Effect of nanoparticles on the physiological changes in plants

Use of various nanoparticles had a significant role in the physiology of crop plants. It may directly or indirectly influences the physiological parameters by the alteration in the formation of reactive oxygen species, catalase, peroxidase, superoxide dismutase activities, chlorophyll, phenol and leaf protein contents. Krishnaraj et al. [17] reported that Ag NPs treated B. monnieri plants have higher protein and carbohydrate contents and lower total phenol contents, catalase and peroxidase activity.
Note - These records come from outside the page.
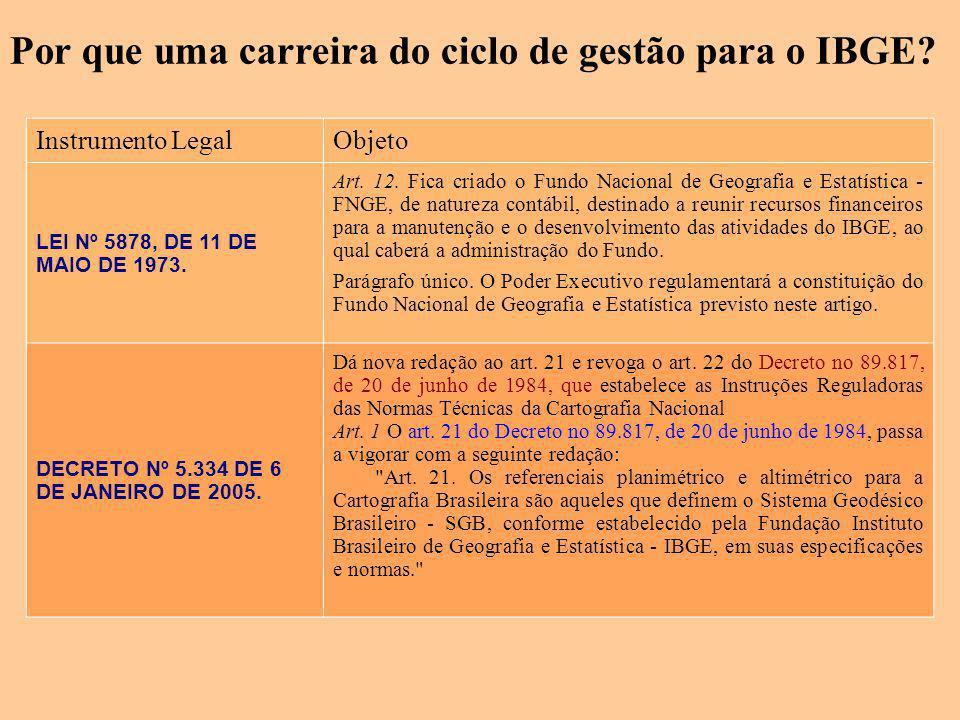 Instrumento LegalObjeto LEI Nº 5878, DE 11 DE MAIO DE 1973. Art. 12. Fica criado o Fundo Nacional de Geografia e Estatística - FNGE, de natureza contá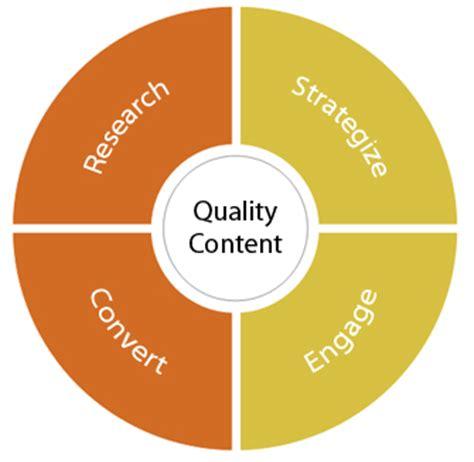Phd Guidance In Chennai Research Guidance In Chennai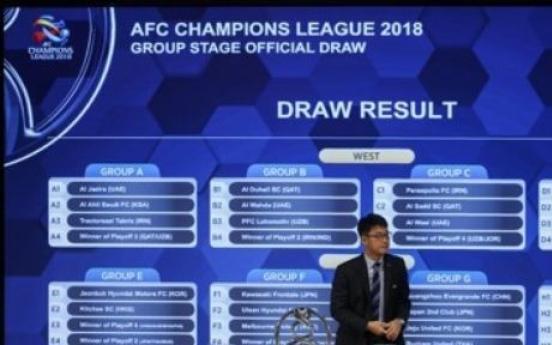 Korean football giants Jeonbuk drawn with Hong Kong champs at 2018 AFC Champions League
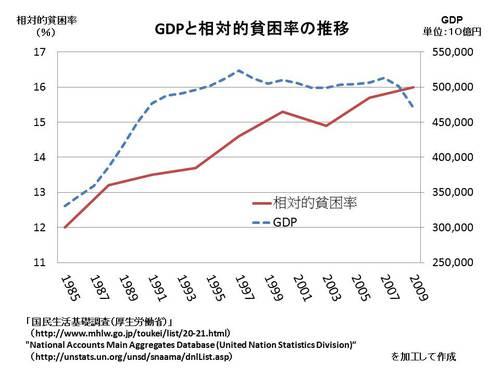 グラフ:GDPと相対的貧困率の推移
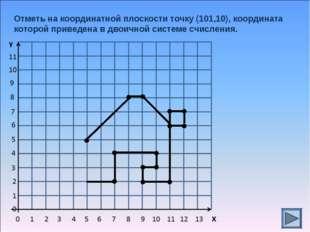 Отметь на координатной плоскости точку (101,10), координата которой приведена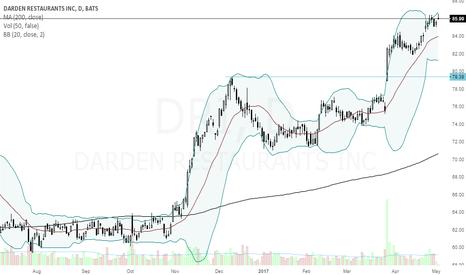 DRI: DRI uptrend in progress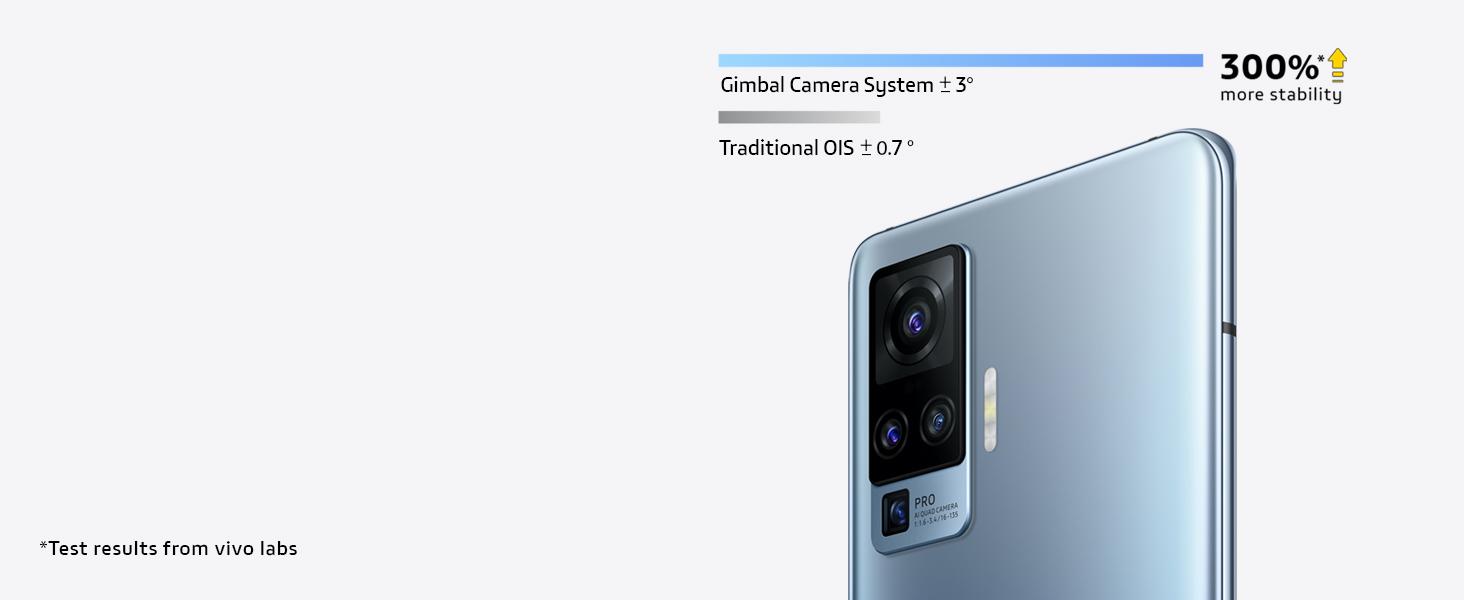 """Big Eye"" Gimbal Camera System"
It is also obvious from the report of Song et al. [15] that the application of TiO₂ NPs at lower concentration (200 mg/ml) increases the chlorophyll, peroxidase catalase, superoxide dismutase activities, and malondialdehyde contents on Lemna minor compared to bulk by the elimination of reactive oxygen species from the plant cells, but at higher concentrations (500 mg/ml), the TiO₂ NPs causes a severe disruption of cell membrane in the culture media.

Similarly, Raliya and Trafadar [16] found that foliar application of ZnO NPs at lower concentration (10 ppm) increased the chlorophyll, phosphorus and total soluble leaf protein concentration on cluster bean. However, Sindhura et al. [20] found increased acidic phosphatase activity, alkaline phosphatase activity and dehydrogenase activity in all the treatments compared to control in 30 and 60 days after sowing on groundnut under pot condition. Moreover, Li et al. [29] observed the various physiological parameters of Fe₂O₃ NPs on watermelon, and proved that a significant amount of Fe₂O₃ NPs has been suspended in a liquid medium, which has been directly taken up and translocated into different parts of the plant. Their experimental results showed that various concentrations of Fe₂O₃ NPs increased the seedling germination and growth attributes and seedling growth, and enhanced physiological parameters. Changes in CAT, SOD and POD activities due to Fe₂O₃ NPs were significantly higher compared to control treatments and the nanoparticle treatment (20 mg/l) had the most obvious effect on the increase of root activity, ferric reductase activity, root apoplastic iron content and plant biomass. They concluded that the suitable concentration (20 mg/l) of Fe₂O₃ NPs could not only increase the seed germination and seedling growth, but also improve the various physiological functions and resistance towards the several environmental stresses on watermelon. We have summarized some recently published reports for the effects of nanoparticles on the physiological changes of plants in tabular forms (Table 2).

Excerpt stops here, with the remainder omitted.